Additionally, to verify model performance on out-of-domain or novel situations, the authors extracted "zero-shot" setting examples from categories not used during training then included them in the evaluation.

Experiment

  • Dataset
    1. HellaSwag(In-domain & Out of domain settings)
    2. Activity Net
    3. WikiHow
  • Model Usage
    1. Bert-Large : main baseline
    2. OpenAI GPT : pre-trained transformer based decoder model + fine-tuned
    3. Bert-base : smaller version of Bert
    4. ESIM+ELMo (Chen et al., 2017; Peters et al., 2018) : final output layer modified version of ELMo
    5. LSTM sentence encoder : two-layer bi-LSTM
    6. FastText (Joulin et al., 2017) : Bag-of-words text classification

Results

All results are shown in Table 1.

  • As expected, it was observed that machine performance was lower than human performance across all datasets.
    • BERT-Large was used as the discriminator model in AF for constructing HellaSwag. Nevertheless, its performance was not that high.
    • As expected, performance dropped by more than 5% in the out-of-domain (zero-shot) setting, indicating that the model’s general commonsense reasoning ability is still limited.

Additional Experiment

  • SWAG <---------------> HellaSwag
    • Additionally, experiments were conducted to measure performance through transfer learning. In other words, models trained on SWAG were evaluated on HellaSwag, and vice versa. The results, shown in Fig. 9, further confirmed the model’s limited general commonsense reasoning ability.

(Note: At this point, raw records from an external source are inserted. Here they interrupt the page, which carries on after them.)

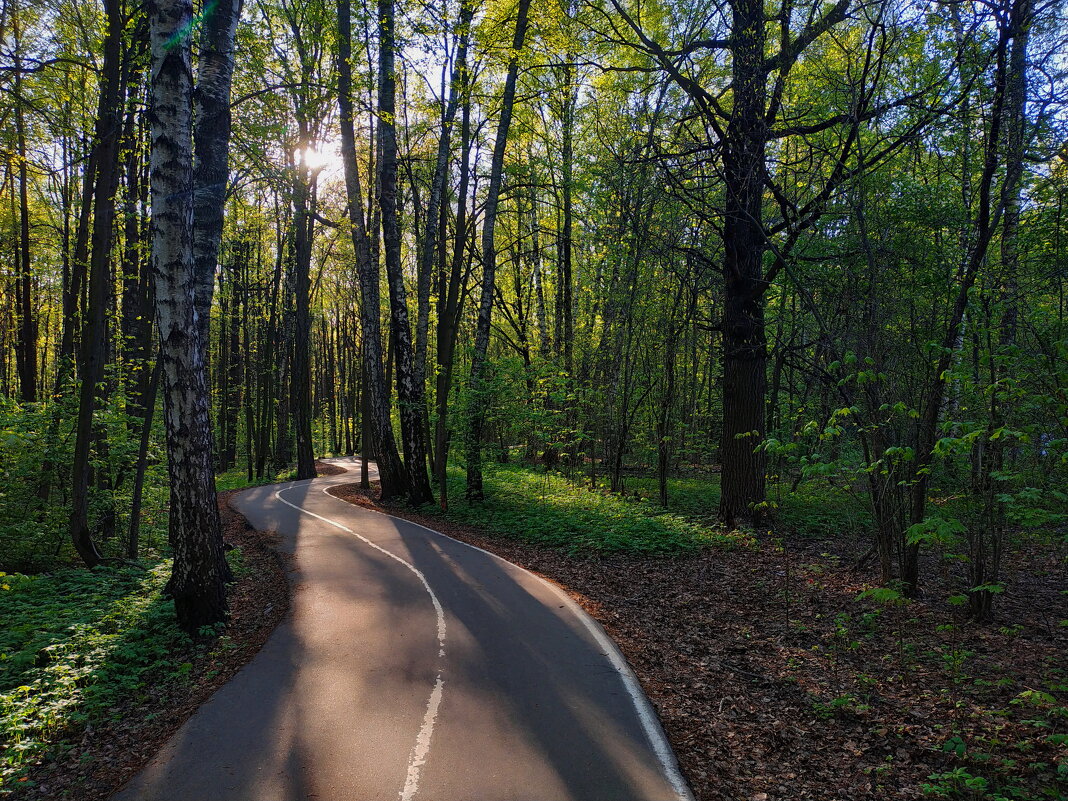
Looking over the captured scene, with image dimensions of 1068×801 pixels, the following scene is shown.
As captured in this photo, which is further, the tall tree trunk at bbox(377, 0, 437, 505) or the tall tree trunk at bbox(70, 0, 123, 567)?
the tall tree trunk at bbox(377, 0, 437, 505)

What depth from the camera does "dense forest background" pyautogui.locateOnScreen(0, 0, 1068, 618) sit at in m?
6.50

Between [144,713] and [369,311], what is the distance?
44.8 feet

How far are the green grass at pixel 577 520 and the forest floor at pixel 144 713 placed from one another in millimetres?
6429

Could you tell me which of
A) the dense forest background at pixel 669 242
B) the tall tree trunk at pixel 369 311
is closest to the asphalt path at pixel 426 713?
the dense forest background at pixel 669 242

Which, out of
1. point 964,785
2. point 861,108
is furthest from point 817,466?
point 861,108

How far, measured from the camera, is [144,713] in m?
5.76

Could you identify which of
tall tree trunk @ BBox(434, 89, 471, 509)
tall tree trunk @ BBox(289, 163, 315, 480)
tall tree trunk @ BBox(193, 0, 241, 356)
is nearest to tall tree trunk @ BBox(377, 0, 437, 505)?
tall tree trunk @ BBox(434, 89, 471, 509)

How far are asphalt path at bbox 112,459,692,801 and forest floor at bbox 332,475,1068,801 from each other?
2.01 feet

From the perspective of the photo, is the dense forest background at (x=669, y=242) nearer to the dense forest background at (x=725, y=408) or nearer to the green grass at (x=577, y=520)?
the dense forest background at (x=725, y=408)

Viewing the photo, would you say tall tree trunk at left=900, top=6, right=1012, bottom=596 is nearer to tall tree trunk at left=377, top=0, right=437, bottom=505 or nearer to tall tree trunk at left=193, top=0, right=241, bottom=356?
tall tree trunk at left=193, top=0, right=241, bottom=356

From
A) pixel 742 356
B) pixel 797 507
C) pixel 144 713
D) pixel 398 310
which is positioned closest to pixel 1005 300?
pixel 742 356

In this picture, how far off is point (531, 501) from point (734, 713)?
11669 millimetres

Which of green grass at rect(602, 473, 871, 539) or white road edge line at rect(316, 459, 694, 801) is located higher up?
green grass at rect(602, 473, 871, 539)

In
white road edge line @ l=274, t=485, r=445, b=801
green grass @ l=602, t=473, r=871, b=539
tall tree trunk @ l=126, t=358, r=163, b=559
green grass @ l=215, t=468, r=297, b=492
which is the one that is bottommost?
green grass @ l=215, t=468, r=297, b=492
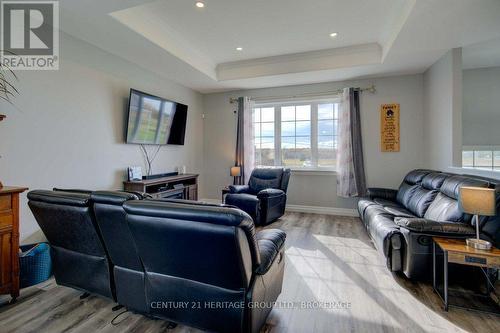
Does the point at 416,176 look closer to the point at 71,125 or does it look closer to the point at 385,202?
the point at 385,202

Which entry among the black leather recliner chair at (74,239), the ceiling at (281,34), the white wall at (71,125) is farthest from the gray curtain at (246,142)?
the black leather recliner chair at (74,239)

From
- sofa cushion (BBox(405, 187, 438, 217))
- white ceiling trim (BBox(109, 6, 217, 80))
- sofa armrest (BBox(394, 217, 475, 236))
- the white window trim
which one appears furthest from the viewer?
the white window trim

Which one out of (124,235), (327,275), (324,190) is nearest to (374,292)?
(327,275)

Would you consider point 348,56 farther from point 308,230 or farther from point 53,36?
point 53,36

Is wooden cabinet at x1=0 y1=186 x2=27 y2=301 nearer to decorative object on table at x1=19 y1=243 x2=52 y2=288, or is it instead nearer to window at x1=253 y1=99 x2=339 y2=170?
decorative object on table at x1=19 y1=243 x2=52 y2=288

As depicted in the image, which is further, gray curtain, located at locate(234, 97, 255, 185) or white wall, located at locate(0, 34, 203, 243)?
gray curtain, located at locate(234, 97, 255, 185)

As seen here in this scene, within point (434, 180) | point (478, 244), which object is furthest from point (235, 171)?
point (478, 244)

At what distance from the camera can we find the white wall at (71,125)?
247 centimetres

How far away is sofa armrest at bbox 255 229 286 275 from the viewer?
57.0 inches

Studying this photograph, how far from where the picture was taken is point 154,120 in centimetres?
406

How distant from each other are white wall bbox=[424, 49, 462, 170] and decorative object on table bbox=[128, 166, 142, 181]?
15.0 ft

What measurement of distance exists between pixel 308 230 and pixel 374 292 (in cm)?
170

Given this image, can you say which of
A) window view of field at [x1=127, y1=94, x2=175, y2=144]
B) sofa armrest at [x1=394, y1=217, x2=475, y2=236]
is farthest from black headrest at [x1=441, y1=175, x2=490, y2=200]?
window view of field at [x1=127, y1=94, x2=175, y2=144]

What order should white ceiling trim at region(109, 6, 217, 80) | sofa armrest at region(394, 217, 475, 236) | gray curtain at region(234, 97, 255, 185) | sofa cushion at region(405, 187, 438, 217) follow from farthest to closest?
gray curtain at region(234, 97, 255, 185) < sofa cushion at region(405, 187, 438, 217) < white ceiling trim at region(109, 6, 217, 80) < sofa armrest at region(394, 217, 475, 236)
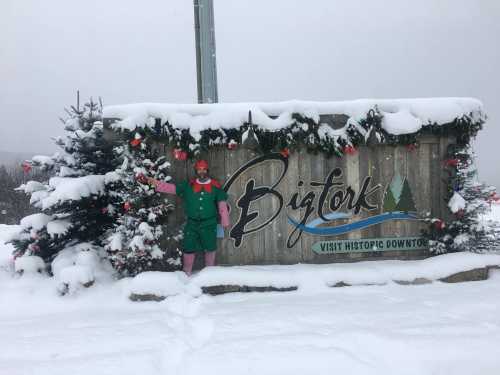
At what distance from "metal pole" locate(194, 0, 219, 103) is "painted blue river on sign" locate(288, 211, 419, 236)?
313 centimetres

Discussion & Personal Thought

  1. Discussion in Paper
    • Future advanced Discriminator ? : As the difference in performance between BERT-Large and BERT-Base shows, improving the performance of the discriminator could significantly increase accuracy on this dataset.
    • Using log-linear regression to analyze the relationship between pre-training time and overall accuracy, the authors predicted that it would take approximately 10910^9GPU training hours to achieve human performance. They argue that, rather than merely designing models based on extensive pre-training, further research is needed to develop models that better understand context and identify patterns.
  2. My personal Thought
    • Currently, with the advent of models like GPT-4, HellaSwag has surpassed human performance, achieving an accuracy of over 95%.
    • It was impressive that the authors began with the idea of questioning whether the model might be memorizing word or sentence patterns rather than understanding the context of sentences, in order to create a challenging yet reasonable dataset.
    • The main issue highlighted in this paper is the lack of general reasoning ability in models. Although techniques like in-context learning, RAG, and Chain-of-Thought (CoT) are currently being applied to enhance large language models (LLMs), it seems that a more architectural approach could be beneficial for the model to fully develop this capability.